Michele Lagnese, an adviser at the University of Pittsburgh who works with low-income and first-generation students, said something as simple as not knowing which forms must be signed can derail a student who can’t simply call home for answers.
She recalled one student who briefly was barred from course registration because he owed thousands of dollars. As it turned out, he hadn’t signed a promissory note for loans awarded months earlier, meaning he had not formally accepted the aid.
“I brought him into the office, we went through the whole thing [and] he ended up owing something like $6,” she said.
Things don’t always end so favorably. “Sometimes, they just give up,” she said.
The federally funded TRIO student support services program at Pitt, one of many on college campuses, enables first-generation, low-income and disabled students to get intensive academic counseling and life coaching.
Getting them involved in campus social life is also key. “If they are engaged up front, we have a better chance of retaining them,” said Gannon University provost Carolynn Masters.
Nationwide, a variety of campuses are going to great lengths to show new-arriving, first-generation students that they are not alone, using grants from government, foundations and other sources.
At University of Detroit Mercy, students, professors and even the school’s provost volunteered to record videos sharing their own experiences as first-generation students, said Mary-Catherine Harrison, a faculty member coordinating the effort.
It is part of an initiative dubbed “I’m First,” which includes on its website video messages from first-generation students nationwide.
Mr. Williams, who began at Penn State Behrend and later transferred to the University Park main campus, said as time went on “it just became more and more tiring and stressful trying to be something I wasn’t.”

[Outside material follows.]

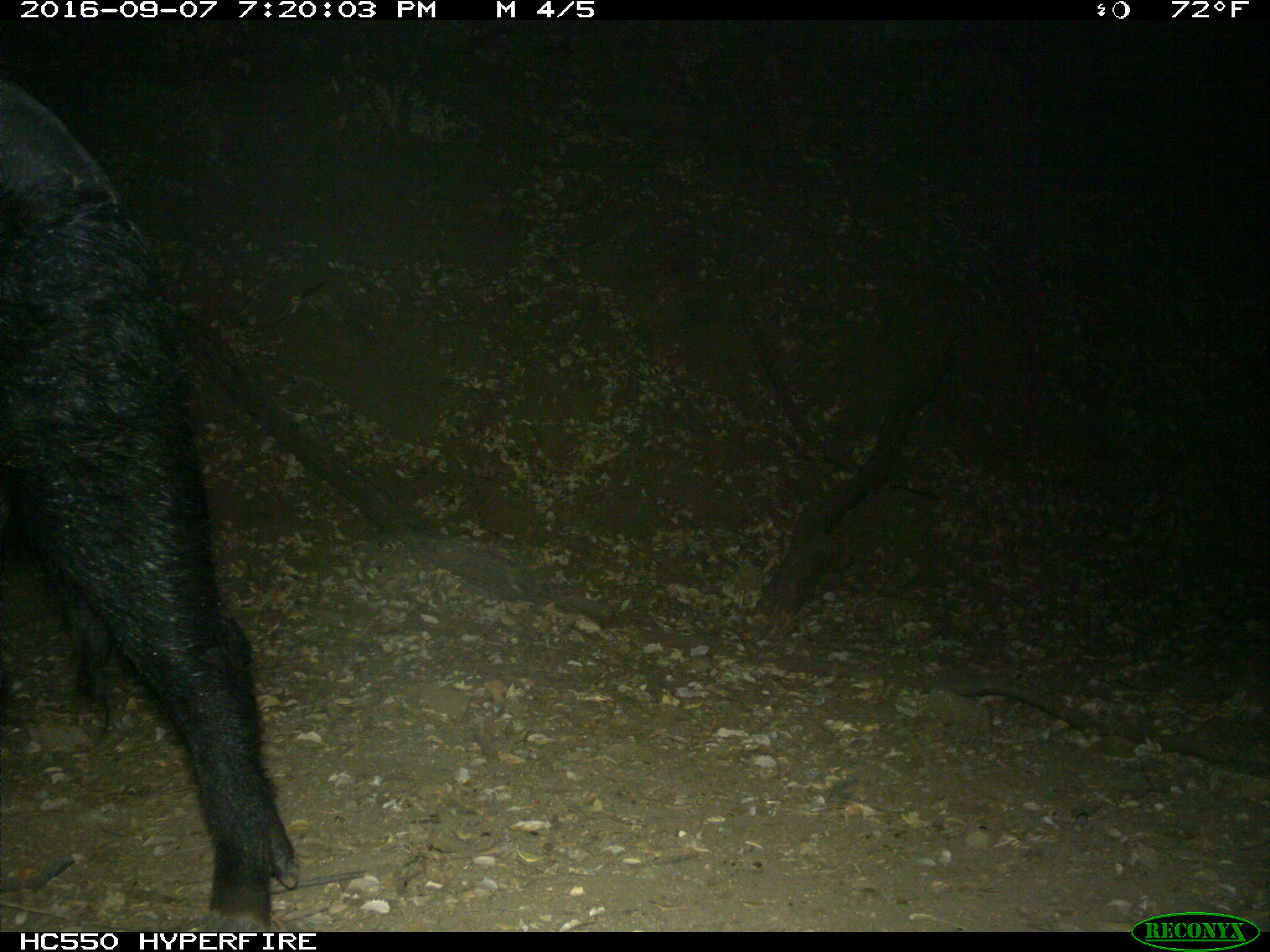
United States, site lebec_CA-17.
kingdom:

He can thank in part a $40,000 Promise Scholarship for college and an earlier award from the World Affairs Council of Pittsburgh that let him, while attending Pittsburgh CAPA 6-12, travel with other U.S. high school students to Italy. It was his first trip abroad.
“It changed my life,” said Mr. Williams, who has seen both his parents lose jobs. “It showed me there was more to this world than seeing my parents struggle to pay a bill.”
Other first-generation students point to clergy or high school teachers, like the English instructor at then-Westinghouse High School who paid from her own pocket so students like Vanessa Thompson could go to museums or plays.
Ms. Thompson, 24, of Lincoln, who graduated in 2012 from Chatham University with a psychology degree, considered leaving school her first semester, but her mother laid that to rest quickly over the phone. “She said, ‘No you’re not. You don’t have choice but to make it,’ ’’ said Ms. Thompson, another Promise recipient.
Carnegie Mellon University’s May graduates included Juan Acosta, 23, who might never have left Miami but for high school teachers who he said inspired him and a counselor who told him something he’d never imagined: Elite universities sometimes fly in gifted prospects for free to sample campus and the city.
It was a game-changer for Mr. Acosta, now the first degree-holder in his family. He graduated from CMU with university honors and a 3.8 GPA, having majored in global studies and Hispanic studies.
“Coming here and doing what I’ve done over the last four years was my dream.” he said. “I’m hoping to be able to pass on that same type of confidence and ability to my family and beyond.”